Inter galactic
crash on a
train crossing over farmlands of Wales into the Hong Kong steal made from hands and
hooves
of Spanish decent. The same tales of united wonder, a single history traveling inside
slow wind descending from the milky way of
patterns directing the march of red ants inside a slice of bright green stalactite in an
immobile cave deep within Brazil. Digressing vernacular difference evens out in a doo
wop soprano battling
an alto made from tumbled seaweed slowing drifting into a heatless deep free from
every red
made angry
by Virginia creeper
reclaiming a fourteenth century cold battleground.
i like your stuff very much. i have to confess i rarely understand what you’re trying to say (a failure of mine no doubt) but i like reading it just the same. very enjoyable.
ha! i seriously doubt its your fault at all. i think maybe i’m too greedy with my poetry and i just say what i want with too little regard for whether or not i’m making sense to other people. i need to overcome this for sure.
I really enjoy reading your poetry. It’s very good, reminiscent of stream of consciousness… I like it. Also, upon reading the first few lines of this poem, I was immediately reminded of lyrics from the band the Mars Volta… just something it reminded me of.
If you’re trying to inspire dialogue, it’s not working.
Otherwise, you create pleasing arrangements of words.
Upon several re-readings, I can see an idea of something like the "oneness of things" emerging, and in this instance, your use of fractured imagery manages to fit well.
How did you compose this? That is, can you detail the process you went through to write this for me?
i am expressing dynamic interconnectivity. its not a particularly original theme, but its globalization as its experienced subjectivily. We are connected to eachother through world history, we ultimately share the same place. i am a particular expressing myself particularly, but about what is general and closer to universality.
i also tend to use math to guide me in terms of my format. in this case, algebra. i’m still working on the best way to incorporate algebra…you just reminded me.
this is a good question. you might find that my answer deserves criticism. please tell me what you think:
although i like free form poetry, i also really do love form. however, i feel that most forms are archaic, old, lyrical (couplets, limerick), and unsuited for contemporary literature.
so, i’ve decided to try creating my own form…a form that is part objective and partly subjective. so, i use math as a guide, but i pick the equation.
i don’t want to give all my tricks away…so i’ll leave it at that.

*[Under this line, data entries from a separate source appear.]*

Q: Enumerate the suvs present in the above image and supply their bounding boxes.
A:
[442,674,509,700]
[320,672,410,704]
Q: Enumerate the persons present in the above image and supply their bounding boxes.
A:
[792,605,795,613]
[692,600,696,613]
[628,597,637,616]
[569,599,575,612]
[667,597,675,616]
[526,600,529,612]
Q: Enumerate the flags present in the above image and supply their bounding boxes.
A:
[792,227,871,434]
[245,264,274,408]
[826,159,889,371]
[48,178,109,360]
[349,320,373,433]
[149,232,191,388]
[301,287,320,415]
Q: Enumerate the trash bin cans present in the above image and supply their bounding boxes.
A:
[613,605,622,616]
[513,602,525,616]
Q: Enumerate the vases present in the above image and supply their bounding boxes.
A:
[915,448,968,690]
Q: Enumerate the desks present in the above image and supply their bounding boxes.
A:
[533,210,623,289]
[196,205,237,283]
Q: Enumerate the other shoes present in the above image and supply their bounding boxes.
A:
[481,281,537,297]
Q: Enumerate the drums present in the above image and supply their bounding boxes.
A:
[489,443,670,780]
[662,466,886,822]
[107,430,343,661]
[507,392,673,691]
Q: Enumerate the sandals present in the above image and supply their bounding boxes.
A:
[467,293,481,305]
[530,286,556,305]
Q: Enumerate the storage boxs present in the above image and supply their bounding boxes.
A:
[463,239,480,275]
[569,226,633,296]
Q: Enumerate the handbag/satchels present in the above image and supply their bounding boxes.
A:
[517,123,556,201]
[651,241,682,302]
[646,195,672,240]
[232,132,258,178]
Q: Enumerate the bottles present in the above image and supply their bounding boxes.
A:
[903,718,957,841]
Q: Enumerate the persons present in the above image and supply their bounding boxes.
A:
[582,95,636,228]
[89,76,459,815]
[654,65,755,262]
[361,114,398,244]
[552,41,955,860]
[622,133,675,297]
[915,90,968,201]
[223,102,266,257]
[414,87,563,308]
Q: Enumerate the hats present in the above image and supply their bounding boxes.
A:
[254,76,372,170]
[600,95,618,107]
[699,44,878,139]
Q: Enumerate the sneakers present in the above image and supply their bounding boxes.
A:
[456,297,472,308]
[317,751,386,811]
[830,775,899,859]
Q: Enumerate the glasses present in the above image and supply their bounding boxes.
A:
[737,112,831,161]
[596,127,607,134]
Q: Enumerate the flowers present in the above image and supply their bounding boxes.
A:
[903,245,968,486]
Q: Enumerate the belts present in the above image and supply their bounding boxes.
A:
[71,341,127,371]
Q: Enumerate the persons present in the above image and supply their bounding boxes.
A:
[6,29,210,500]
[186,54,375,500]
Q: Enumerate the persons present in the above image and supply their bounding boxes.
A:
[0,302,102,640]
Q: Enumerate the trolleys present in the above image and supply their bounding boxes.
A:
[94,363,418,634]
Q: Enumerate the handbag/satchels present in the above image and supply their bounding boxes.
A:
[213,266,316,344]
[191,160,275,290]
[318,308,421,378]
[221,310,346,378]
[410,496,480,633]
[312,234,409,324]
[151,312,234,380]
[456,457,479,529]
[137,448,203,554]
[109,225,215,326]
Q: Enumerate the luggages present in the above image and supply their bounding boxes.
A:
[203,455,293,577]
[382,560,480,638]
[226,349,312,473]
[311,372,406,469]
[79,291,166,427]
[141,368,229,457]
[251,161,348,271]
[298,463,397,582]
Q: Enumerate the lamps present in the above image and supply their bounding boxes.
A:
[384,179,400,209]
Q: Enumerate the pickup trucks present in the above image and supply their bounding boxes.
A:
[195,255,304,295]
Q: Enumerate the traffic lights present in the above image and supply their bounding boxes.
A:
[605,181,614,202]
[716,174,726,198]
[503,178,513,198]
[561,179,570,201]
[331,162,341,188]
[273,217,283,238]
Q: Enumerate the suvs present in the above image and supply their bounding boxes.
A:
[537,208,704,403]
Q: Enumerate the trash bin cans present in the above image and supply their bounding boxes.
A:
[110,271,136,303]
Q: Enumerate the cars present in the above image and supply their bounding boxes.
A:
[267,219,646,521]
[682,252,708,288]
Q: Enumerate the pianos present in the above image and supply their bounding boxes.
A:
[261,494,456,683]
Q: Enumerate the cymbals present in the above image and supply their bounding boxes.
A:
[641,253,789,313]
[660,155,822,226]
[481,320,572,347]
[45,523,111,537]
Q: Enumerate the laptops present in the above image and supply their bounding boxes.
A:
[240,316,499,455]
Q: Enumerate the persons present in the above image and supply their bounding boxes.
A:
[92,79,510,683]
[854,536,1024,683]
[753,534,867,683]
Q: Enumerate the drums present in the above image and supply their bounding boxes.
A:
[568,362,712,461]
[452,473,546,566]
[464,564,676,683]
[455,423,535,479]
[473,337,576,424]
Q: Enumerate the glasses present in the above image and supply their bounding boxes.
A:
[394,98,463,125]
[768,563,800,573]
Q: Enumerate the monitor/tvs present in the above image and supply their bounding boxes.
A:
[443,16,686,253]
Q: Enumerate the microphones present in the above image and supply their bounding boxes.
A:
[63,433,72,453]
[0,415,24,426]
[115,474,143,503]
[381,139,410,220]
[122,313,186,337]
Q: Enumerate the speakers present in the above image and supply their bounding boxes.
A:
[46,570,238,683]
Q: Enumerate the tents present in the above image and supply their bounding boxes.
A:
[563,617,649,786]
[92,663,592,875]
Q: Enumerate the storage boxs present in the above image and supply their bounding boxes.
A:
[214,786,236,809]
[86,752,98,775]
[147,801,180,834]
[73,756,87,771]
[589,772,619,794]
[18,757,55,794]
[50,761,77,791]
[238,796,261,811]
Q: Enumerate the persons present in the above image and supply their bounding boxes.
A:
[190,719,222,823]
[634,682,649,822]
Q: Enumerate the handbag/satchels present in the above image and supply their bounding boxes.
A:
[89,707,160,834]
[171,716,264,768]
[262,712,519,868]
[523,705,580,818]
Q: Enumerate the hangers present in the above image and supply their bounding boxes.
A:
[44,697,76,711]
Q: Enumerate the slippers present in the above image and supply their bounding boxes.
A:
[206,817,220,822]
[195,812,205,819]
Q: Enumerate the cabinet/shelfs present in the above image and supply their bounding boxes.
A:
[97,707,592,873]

i like free form too, but i find it almost impossible to write. even if i start out that way, it seems that soon i pick up some kind of cadence, or find a few words that ought to rhyme (and it seems a shame to leave them unrhymed), or at least find some pattern of some description that i’ll repeat later in the poem.
personally, i am hesitant to be so quick to do away with the ‘archaic.’ but that’s me. i’m a traditionalist. i feel tradition is important…linking us to our past and providing continuity in the whole human drama of life. bringing the past to life in a sense and paying homage to all that has come before. i hope to hell shakespeare never goes out of style.
having said that, there’s nothing wrong with starting new traditions. (starting new traditions is actually kind of a tradition!). so i like very much that you’re creating your own form. keep ‘em coming. I enjoy your stuff.